- Work request: What you give must be exactly the lines of the material from the first through the line that contains "Norwegian Ministry of", inclusive, and no others.

• • • •

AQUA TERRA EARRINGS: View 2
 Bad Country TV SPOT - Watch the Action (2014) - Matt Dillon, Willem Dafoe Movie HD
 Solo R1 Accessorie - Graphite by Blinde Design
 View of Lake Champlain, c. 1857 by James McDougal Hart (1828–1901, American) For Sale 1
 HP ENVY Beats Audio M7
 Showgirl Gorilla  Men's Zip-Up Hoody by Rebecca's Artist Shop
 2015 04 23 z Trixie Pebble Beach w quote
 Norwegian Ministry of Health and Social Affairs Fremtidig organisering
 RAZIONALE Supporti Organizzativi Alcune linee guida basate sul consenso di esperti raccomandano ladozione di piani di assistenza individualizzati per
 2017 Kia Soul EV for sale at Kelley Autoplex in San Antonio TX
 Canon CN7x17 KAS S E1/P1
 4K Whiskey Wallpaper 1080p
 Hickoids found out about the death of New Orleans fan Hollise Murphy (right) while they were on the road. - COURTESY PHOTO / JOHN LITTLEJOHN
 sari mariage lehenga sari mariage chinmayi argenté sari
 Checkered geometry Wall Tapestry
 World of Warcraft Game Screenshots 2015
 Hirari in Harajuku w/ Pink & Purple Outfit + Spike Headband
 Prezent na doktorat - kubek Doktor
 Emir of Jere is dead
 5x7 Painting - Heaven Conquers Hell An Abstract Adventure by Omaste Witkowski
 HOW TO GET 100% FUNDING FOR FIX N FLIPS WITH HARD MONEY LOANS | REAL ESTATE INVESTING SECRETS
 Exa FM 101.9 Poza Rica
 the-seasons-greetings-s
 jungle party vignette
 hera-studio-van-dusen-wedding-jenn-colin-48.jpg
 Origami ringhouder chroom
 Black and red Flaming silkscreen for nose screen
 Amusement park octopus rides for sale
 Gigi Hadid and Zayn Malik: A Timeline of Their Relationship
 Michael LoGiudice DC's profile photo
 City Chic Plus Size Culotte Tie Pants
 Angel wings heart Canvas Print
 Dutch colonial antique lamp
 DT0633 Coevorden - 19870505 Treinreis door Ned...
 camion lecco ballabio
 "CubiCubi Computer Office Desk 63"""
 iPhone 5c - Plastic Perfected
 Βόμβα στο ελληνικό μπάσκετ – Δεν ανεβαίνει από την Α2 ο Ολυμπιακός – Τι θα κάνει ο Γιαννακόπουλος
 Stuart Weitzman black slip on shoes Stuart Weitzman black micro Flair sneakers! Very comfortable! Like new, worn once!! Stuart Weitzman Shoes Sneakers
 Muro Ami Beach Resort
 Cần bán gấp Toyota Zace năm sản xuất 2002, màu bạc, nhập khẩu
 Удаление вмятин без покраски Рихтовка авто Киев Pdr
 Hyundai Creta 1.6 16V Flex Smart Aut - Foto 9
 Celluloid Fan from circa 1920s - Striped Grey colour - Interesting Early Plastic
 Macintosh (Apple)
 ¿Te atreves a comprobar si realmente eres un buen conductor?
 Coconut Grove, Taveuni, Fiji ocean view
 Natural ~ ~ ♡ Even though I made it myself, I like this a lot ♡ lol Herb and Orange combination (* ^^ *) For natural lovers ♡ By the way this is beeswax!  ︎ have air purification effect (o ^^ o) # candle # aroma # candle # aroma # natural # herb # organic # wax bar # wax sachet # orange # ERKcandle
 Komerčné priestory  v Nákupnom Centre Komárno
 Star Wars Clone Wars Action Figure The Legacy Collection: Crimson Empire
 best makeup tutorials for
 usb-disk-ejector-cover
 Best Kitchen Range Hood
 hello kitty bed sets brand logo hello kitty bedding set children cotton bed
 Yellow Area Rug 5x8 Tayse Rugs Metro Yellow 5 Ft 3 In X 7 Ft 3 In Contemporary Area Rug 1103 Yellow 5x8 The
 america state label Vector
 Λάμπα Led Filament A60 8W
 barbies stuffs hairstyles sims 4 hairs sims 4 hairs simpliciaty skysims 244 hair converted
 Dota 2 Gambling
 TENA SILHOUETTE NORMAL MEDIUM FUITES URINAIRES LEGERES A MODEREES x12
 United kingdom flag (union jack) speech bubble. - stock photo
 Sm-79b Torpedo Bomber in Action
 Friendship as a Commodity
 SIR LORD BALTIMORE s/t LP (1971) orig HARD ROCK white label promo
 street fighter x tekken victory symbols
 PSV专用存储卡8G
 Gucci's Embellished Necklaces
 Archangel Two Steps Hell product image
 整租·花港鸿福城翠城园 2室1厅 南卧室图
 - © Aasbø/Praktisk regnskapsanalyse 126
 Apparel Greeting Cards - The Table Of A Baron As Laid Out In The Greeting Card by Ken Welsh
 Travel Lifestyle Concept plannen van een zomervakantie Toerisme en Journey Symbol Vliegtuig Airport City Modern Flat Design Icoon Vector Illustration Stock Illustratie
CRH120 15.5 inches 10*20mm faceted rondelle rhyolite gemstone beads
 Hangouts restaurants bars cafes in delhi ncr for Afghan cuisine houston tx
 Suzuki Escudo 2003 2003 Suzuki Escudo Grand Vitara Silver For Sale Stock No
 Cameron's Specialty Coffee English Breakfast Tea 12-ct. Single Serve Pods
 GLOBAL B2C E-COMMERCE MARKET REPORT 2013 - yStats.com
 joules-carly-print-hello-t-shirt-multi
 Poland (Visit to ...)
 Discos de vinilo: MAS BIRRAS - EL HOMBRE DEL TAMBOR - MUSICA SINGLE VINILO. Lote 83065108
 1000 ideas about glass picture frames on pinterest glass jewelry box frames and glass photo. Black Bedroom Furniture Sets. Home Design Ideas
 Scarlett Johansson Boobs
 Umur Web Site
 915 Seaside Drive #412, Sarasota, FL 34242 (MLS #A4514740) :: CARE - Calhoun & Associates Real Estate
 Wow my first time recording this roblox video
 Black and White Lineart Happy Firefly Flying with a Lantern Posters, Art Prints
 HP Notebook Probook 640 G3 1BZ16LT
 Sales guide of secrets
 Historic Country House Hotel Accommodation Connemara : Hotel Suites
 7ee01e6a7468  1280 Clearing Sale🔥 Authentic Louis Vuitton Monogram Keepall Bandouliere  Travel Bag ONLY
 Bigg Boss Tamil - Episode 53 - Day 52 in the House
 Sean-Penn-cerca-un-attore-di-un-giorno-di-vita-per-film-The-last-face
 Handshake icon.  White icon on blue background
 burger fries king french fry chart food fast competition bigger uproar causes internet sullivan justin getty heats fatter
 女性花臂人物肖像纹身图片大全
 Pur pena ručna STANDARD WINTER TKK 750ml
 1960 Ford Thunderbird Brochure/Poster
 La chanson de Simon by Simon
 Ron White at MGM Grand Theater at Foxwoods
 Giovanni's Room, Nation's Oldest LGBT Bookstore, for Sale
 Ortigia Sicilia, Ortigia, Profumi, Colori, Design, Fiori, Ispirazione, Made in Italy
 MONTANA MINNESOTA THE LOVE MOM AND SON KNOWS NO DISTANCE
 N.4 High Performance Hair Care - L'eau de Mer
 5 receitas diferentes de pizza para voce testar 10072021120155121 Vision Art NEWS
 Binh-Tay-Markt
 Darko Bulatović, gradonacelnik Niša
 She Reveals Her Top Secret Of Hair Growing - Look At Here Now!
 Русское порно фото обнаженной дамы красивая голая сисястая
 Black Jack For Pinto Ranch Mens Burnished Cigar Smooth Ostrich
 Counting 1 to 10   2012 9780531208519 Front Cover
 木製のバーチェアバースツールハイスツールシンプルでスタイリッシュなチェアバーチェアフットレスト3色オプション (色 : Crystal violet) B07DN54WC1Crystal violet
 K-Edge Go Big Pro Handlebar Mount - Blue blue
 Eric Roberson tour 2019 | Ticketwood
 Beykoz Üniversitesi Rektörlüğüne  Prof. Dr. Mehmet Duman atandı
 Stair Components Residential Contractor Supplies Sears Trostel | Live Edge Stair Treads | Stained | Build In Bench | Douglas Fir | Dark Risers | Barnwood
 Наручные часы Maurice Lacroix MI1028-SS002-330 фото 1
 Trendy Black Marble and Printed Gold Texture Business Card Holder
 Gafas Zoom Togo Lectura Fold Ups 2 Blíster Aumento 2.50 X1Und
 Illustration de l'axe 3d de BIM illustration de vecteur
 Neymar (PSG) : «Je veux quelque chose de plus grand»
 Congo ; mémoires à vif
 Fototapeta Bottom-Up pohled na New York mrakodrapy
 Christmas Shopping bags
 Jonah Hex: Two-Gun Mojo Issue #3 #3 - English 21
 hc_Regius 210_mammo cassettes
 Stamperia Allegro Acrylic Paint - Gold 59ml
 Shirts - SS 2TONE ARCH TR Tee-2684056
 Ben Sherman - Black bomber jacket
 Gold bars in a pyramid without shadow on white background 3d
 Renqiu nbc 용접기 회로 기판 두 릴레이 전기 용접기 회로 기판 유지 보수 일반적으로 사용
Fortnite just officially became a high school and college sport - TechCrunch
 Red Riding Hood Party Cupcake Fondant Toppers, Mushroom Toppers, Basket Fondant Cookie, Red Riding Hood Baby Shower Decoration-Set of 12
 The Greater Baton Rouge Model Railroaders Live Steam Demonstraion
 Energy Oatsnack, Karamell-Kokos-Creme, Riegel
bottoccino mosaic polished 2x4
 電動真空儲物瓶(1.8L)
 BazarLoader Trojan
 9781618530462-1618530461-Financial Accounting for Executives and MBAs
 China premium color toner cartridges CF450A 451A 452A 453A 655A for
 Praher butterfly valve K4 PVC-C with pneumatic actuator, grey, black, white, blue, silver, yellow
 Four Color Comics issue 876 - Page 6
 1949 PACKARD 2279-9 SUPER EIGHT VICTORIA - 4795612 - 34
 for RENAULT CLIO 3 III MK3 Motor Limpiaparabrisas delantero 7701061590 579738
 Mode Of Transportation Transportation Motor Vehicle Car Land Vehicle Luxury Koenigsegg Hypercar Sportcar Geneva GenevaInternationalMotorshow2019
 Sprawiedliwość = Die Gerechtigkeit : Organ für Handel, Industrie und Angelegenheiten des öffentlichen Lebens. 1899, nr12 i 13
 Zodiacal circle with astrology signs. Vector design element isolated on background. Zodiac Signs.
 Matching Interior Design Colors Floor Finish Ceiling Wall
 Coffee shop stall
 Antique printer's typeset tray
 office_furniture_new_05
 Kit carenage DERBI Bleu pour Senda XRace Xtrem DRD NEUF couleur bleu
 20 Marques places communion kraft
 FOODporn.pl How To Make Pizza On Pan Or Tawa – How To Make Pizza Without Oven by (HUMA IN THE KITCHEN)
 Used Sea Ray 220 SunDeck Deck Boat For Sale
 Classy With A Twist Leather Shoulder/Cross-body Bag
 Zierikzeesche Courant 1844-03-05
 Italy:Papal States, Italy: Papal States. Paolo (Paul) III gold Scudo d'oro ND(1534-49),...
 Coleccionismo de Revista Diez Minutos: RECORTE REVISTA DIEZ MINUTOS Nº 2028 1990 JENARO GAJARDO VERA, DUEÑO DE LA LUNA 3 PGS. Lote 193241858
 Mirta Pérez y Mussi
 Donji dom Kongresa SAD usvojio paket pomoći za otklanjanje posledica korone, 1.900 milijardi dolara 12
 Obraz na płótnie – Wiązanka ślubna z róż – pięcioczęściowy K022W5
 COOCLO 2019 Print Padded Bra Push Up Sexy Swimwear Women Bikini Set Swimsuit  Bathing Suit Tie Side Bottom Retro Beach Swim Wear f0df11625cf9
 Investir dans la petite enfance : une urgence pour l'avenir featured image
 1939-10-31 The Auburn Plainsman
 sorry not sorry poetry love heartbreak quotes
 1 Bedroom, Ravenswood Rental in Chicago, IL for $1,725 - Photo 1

• • • •

- Exercise answer:
AQUA TERRA EARRINGS: View 2
 Bad Country TV SPOT - Watch the Action (2014) - Matt Dillon, Willem Dafoe Movie HD
 Solo R1 Accessorie - Graphite by Blinde Design
 View of Lake Champlain, c. 1857 by James McDougal Hart (1828–1901, American) For Sale 1
 HP ENVY Beats Audio M7
 Showgirl Gorilla  Men's Zip-Up Hoody by Rebecca's Artist Shop
 2015 04 23 z Trixie Pebble Beach w quote
 Norwegian Ministry of Health and Social Affairs Fremtidig organisering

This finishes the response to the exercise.